*Exercise goal:* Rewrite the lines of the items from the one containing "How far does" through the last line of the items, replacing "closer" with "nearer" everywhere and keeping all else unchanged.

*Extracted data:*
— Start —

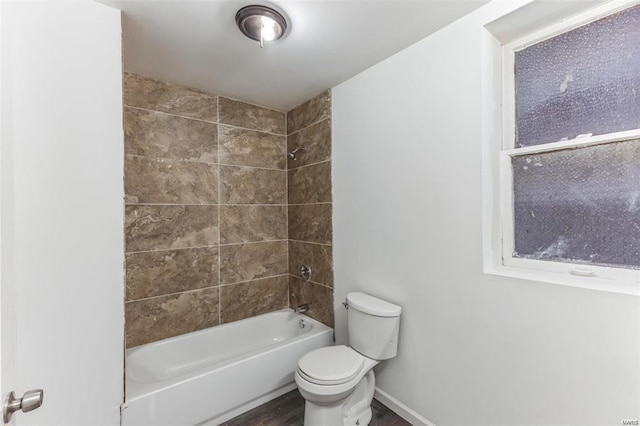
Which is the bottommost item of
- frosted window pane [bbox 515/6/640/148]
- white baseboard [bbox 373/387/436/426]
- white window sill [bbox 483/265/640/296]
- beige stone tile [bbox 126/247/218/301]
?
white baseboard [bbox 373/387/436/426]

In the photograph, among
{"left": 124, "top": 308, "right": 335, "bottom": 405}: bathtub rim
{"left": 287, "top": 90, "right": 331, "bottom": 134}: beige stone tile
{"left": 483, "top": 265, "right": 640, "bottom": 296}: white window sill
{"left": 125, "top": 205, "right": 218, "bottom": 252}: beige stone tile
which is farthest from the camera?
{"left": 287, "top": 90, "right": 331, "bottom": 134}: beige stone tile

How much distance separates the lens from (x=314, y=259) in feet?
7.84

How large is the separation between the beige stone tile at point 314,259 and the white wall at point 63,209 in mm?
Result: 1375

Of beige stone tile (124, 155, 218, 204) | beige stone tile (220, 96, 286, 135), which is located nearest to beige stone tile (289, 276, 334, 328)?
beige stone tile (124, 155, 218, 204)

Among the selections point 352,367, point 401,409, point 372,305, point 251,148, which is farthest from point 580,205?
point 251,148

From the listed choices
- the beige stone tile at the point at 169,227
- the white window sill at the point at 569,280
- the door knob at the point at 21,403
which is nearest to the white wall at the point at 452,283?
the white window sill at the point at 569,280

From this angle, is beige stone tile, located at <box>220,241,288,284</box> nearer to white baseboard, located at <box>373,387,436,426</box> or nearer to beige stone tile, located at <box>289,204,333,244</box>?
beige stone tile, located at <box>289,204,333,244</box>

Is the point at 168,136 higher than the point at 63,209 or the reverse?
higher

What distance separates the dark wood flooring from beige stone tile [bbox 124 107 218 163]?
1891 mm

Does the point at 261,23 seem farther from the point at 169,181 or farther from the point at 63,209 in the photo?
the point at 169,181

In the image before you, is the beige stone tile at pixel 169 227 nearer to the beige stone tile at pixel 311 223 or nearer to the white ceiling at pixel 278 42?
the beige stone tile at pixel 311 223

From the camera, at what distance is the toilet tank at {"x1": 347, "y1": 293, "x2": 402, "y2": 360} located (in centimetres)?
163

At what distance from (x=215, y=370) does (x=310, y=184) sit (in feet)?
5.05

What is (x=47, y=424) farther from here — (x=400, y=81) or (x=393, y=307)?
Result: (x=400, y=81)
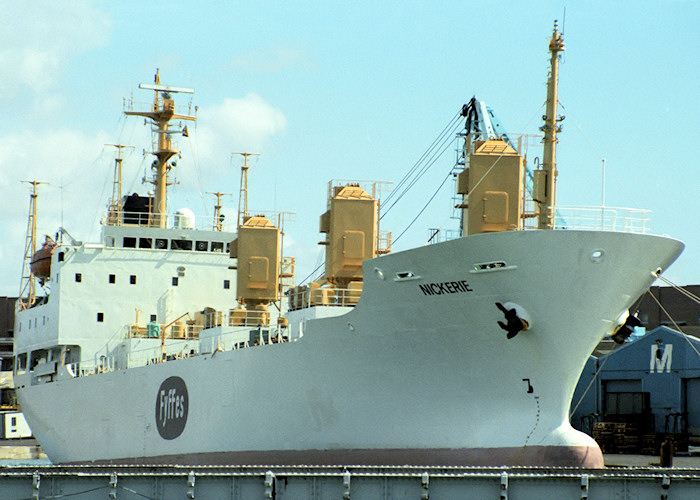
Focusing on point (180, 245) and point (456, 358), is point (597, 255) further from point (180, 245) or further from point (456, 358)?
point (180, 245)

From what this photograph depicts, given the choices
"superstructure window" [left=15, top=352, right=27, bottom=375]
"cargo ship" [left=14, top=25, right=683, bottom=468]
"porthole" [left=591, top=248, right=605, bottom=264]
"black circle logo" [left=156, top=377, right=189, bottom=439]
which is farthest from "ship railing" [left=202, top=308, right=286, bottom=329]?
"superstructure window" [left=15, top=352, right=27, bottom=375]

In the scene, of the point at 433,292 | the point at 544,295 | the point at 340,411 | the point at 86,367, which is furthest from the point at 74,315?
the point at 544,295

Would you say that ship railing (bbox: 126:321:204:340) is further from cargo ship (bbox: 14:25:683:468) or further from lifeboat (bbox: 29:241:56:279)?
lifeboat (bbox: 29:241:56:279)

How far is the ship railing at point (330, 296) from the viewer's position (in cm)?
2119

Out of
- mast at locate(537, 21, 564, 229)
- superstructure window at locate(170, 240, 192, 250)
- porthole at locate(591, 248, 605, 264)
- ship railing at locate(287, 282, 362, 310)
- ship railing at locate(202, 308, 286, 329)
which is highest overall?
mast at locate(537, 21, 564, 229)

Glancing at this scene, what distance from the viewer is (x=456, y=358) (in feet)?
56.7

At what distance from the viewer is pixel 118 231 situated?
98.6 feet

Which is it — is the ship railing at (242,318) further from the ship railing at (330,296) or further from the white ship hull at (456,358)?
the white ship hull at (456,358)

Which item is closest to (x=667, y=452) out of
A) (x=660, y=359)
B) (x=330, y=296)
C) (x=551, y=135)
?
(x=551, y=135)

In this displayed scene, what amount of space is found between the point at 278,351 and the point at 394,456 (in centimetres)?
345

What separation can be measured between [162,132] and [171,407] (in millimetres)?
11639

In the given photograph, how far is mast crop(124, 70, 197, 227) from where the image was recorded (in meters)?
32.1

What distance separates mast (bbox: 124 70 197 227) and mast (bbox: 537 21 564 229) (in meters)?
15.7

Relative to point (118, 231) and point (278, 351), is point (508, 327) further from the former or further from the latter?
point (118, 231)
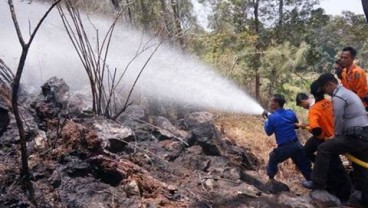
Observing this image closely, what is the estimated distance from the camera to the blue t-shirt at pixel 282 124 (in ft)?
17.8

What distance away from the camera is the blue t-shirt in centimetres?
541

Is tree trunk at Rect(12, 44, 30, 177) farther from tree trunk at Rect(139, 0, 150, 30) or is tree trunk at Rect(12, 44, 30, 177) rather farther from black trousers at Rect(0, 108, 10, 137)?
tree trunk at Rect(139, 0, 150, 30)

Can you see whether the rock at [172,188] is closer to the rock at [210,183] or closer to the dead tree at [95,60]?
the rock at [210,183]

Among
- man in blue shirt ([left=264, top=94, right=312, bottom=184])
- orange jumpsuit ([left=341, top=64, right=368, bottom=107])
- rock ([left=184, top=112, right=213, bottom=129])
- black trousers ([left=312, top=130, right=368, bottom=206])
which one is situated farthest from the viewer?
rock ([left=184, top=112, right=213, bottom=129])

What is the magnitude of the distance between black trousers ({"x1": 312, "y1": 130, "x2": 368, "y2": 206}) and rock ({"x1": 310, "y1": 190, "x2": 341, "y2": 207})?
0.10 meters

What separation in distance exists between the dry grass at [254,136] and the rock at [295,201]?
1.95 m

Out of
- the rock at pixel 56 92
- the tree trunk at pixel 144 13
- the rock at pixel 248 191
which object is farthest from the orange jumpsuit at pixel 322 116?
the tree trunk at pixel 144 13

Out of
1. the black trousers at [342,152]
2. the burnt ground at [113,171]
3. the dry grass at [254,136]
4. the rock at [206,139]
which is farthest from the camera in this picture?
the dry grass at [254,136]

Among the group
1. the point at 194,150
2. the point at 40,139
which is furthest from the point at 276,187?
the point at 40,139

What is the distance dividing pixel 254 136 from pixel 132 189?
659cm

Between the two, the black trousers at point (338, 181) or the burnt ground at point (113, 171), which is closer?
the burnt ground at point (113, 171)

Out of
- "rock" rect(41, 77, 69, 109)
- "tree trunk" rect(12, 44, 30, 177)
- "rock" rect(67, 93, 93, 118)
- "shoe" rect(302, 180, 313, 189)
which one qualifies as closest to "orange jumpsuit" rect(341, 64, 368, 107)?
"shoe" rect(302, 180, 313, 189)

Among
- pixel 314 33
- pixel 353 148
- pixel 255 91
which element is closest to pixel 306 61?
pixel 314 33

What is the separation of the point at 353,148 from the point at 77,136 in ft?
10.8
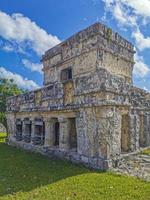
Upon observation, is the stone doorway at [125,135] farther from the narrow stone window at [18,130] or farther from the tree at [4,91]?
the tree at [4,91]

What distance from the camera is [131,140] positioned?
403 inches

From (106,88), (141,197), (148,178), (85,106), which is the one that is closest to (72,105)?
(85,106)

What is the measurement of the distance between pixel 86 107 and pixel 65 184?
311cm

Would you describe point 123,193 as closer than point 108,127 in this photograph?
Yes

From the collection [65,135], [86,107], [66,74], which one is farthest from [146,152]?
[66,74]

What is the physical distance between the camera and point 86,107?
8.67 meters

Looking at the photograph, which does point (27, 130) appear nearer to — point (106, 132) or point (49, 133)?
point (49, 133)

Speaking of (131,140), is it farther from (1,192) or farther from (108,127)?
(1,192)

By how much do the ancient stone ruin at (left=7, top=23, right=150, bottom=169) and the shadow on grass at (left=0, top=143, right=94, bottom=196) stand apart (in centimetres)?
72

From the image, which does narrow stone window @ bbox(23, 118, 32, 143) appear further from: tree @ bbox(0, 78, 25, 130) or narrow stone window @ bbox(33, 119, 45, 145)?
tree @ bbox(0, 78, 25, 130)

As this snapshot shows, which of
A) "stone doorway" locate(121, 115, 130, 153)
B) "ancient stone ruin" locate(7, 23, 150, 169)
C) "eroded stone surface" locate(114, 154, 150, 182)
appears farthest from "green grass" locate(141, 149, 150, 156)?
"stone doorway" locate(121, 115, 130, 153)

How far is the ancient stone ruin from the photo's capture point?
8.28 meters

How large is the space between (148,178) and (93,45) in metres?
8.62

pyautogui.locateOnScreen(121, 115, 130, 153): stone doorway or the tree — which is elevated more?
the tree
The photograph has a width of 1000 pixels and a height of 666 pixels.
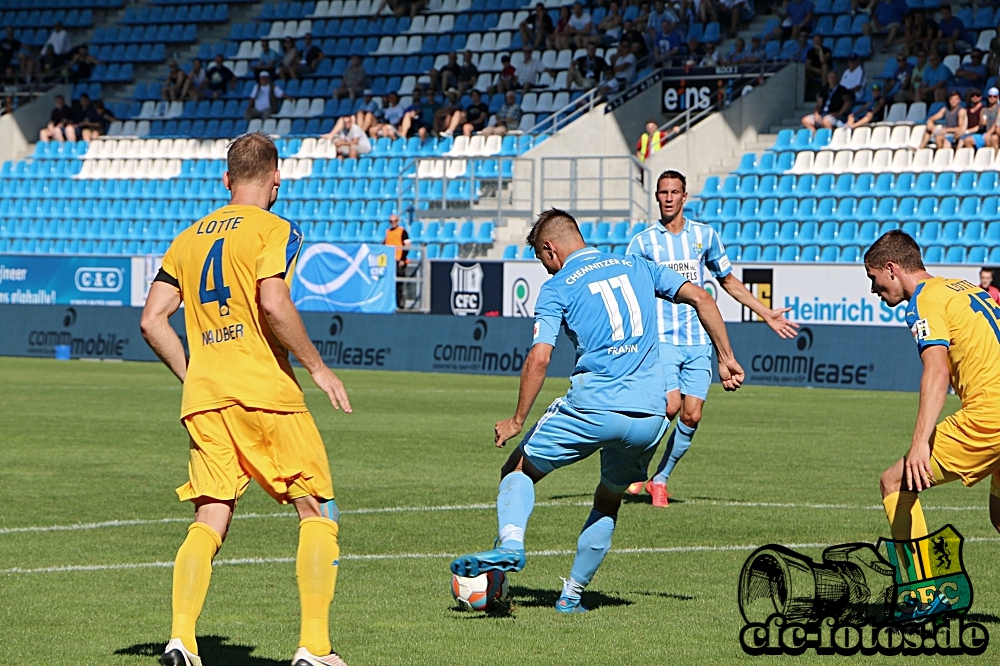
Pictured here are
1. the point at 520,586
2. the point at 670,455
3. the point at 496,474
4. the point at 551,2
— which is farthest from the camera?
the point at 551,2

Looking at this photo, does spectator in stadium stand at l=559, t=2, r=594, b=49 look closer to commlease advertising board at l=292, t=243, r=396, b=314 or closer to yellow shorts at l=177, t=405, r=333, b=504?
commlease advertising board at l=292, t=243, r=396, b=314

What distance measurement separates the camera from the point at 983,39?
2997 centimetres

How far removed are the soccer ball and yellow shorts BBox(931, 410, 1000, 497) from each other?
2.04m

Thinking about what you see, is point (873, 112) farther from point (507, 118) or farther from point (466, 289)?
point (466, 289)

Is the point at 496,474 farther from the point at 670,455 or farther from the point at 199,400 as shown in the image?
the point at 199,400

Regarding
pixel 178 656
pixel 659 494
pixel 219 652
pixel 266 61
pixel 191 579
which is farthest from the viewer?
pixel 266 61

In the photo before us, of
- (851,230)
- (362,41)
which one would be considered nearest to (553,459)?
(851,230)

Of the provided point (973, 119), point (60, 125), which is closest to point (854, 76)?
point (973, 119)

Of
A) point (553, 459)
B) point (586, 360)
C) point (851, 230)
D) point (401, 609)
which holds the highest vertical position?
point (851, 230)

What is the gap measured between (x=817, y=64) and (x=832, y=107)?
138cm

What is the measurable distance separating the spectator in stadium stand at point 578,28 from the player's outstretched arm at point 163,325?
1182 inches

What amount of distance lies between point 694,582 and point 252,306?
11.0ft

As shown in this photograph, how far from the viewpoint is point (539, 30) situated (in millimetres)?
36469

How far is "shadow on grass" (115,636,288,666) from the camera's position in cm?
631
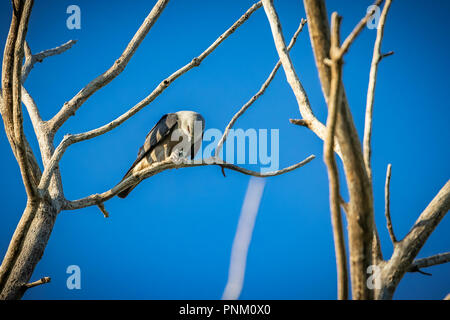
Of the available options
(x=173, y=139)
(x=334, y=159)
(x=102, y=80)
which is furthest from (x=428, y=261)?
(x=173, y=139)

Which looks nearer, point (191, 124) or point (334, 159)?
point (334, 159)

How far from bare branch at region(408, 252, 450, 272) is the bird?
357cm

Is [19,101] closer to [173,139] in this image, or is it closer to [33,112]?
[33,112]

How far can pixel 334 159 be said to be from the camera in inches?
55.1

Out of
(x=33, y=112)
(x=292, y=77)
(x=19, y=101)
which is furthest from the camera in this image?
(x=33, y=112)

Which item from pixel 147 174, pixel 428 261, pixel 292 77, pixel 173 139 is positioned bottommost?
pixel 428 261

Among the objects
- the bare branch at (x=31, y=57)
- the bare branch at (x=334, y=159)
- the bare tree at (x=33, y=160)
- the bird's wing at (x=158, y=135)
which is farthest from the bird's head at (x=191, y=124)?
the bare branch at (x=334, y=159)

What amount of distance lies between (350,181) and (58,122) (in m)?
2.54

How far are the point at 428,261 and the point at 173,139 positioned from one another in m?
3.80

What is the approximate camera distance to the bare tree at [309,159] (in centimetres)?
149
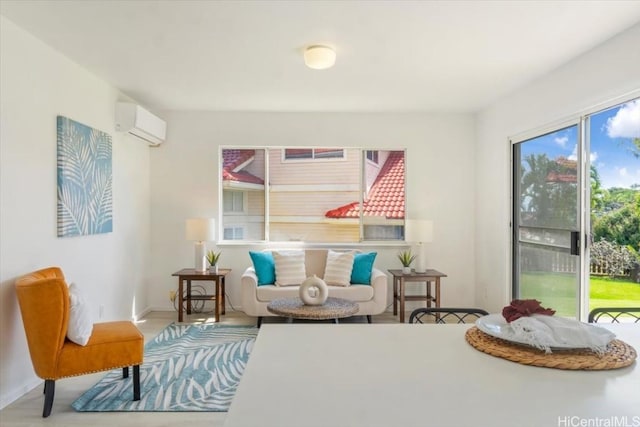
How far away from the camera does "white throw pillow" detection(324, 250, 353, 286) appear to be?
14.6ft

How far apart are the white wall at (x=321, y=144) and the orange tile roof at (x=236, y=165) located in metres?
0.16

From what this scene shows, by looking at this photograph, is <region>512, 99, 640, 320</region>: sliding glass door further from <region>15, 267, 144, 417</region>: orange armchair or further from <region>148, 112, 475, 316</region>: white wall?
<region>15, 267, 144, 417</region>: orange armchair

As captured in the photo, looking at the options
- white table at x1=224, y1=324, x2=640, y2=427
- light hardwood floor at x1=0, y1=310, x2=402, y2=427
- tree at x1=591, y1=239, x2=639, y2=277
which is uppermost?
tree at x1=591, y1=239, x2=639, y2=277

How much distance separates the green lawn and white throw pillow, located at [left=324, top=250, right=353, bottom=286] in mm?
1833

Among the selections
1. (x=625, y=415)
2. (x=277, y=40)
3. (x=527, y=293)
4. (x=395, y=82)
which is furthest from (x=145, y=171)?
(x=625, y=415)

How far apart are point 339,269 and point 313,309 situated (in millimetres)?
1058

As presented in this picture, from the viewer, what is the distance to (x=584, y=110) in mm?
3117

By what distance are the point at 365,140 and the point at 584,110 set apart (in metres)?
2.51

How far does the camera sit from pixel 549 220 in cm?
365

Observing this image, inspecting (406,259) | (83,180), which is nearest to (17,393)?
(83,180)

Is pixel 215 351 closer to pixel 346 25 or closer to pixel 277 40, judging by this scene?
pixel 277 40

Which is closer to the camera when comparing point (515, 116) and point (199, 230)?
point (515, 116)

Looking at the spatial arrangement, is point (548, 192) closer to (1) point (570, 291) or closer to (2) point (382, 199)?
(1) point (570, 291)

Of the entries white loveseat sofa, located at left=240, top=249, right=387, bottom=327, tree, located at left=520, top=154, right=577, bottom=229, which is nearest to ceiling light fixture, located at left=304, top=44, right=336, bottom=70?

— End —

*Result:*
How far does the camera sit from pixel 549 220 in cm?
365

Observing this image, inspecting (406,259) | (83,180), which is nearest to (17,393)?
(83,180)

Is pixel 215 351 nearer to pixel 346 25 or nearer to pixel 277 40, judging by this scene?
pixel 277 40

Which is nearer to the camera when comparing point (515, 116) and point (199, 230)?
point (515, 116)

Looking at the spatial arrangement, is point (548, 192) nearer to (1) point (570, 291) or nearer to (2) point (382, 199)?
(1) point (570, 291)

Of the entries white loveseat sofa, located at left=240, top=249, right=387, bottom=327, tree, located at left=520, top=154, right=577, bottom=229, which is nearest to ceiling light fixture, located at left=304, top=44, right=336, bottom=70?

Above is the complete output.